Se la podía ver todas las mañanas por los aledaños de la calle Cubo, junto a las bolsas de plástico donde llevaba todas sus pertenencias, con la mirada perdida en su recuerdo y su pasado, un sempiterno cigarrillo en la comisura de los labios, y silencio. Siempre rodeada de silencio.
Dicen, quienes llegaron a conocerla en sus buenos tiempos, que había sido la musa de un poeta torturado y decadente, maldito en sus escritos y reflejo de la tristeza de muchos. Un pigmalión oscuro, cuyo único éxito había sido el haber creado al personaje por el que aquella vagabunda sería siempre recordada: "La sirena de la calle Cubo"... Superando a la persona, devorando a su creador, instalándose en la memoria de los escritores melancólicos en los cafés de luces oscuras y pianola como música de fondo.

Los cinéfilos la comparaban con la gitana de "Sed de mal"; los intelectuales, con la musa de Dante o Leonardo; los compositores realizaban sus "nocturnos" a partir de los versos que ella había inspirado; los transformistas la imitaban sobre los escenarios, ante miradas atónitas que naufragaban entre copas sucias y alientos jadeantes.

Pero el recuerdo se hizo silencio con los años, a partir de la muerte de su poeta, que la había abandonado tras haberle prometido un amor eterno envuelto en mil caricias. Un poeta yacente, sobre la superficie de la bahía, cuyo cuerpo flotaba junto a sus últimos versos incompletos:

"El cielo no me ha dejado que te demuestre lo mucho que tú fuiste para mí/ mi aurora boreal, mi todo y mi sueño de amor/ mi inspiración eterna/ mi mejor poema".

El agua que acabó con su mentor, empapó su mirada y su voz hasta la melancolía y la afonía. Tuvo un perrillo al que paseaba de noche por los jardines Pereda, con una mirada de reojo hacia ese paseo martítimo, y muchos gatos en su última habitación alquilada. Fue desahuciada por caseros y médicos, por amigos y admiradores que huían de esa persona estrafalaria que paseaba todo su mundo en bolsas de plástico por toda la ciudad. Ignorada por todos, menos por un joven poeta que, llorando un amor perdido por esos mismos jardines, reconoció en aquella mirada silenciosa a la musa por excelencia de sus versos favoritos.

- Tú eres "la sirena de la calle Cubo" - le dijo.

- ¿Y tú?

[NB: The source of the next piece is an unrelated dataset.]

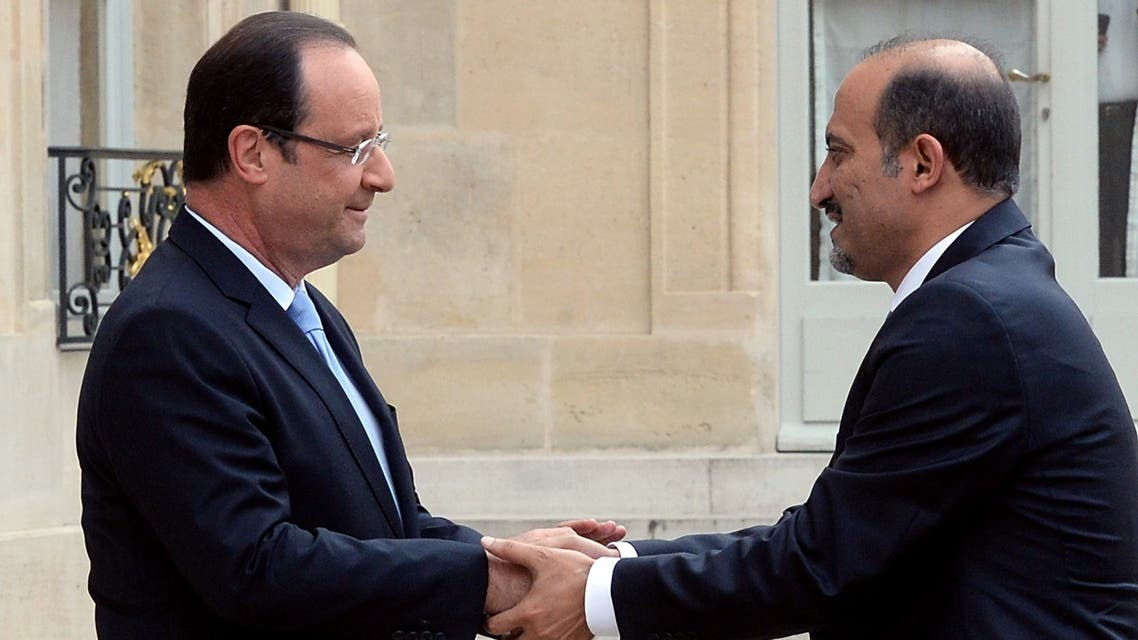 Syria's new opposition leader Ahmad Jarba (R) shakes hand with France President François Hollande as he arrives for a meeting at the Elysee presidential palace on July 24, 2013 in Paris. (AFP)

Otra alma errante que camina sobre lágrimas sin sostenerse apenas - le contestó ella mirando hacia el vacío de sus ojos.

Y ante dos copas en un local de madrugada, se contaron sus desamores y sus fracasos, el tiempo que hacía que nadie les dedicadaba una sonrisa, o cómo el cero a la izquierda llevaba sus nombres y apellidos.

"La sirena de la calle Cubo" murió esa noche, en la cama del poeta, en el lado que él reservaba a su recuerdo y a esa personita especial que había desaparecido recientemente de su vida. Y él, contemplando esos ojos abiertos aún posados en su recuerdo y su silencio, musitó unas breves palabras antes de besarla en los labios:

"El cielo me está dando la razón ahora, mientras mi cuerpo se hunde la bahía; su luz, entre las nubes, me dice que por fin ha entendido el inmenso amor que yo sentí por ti".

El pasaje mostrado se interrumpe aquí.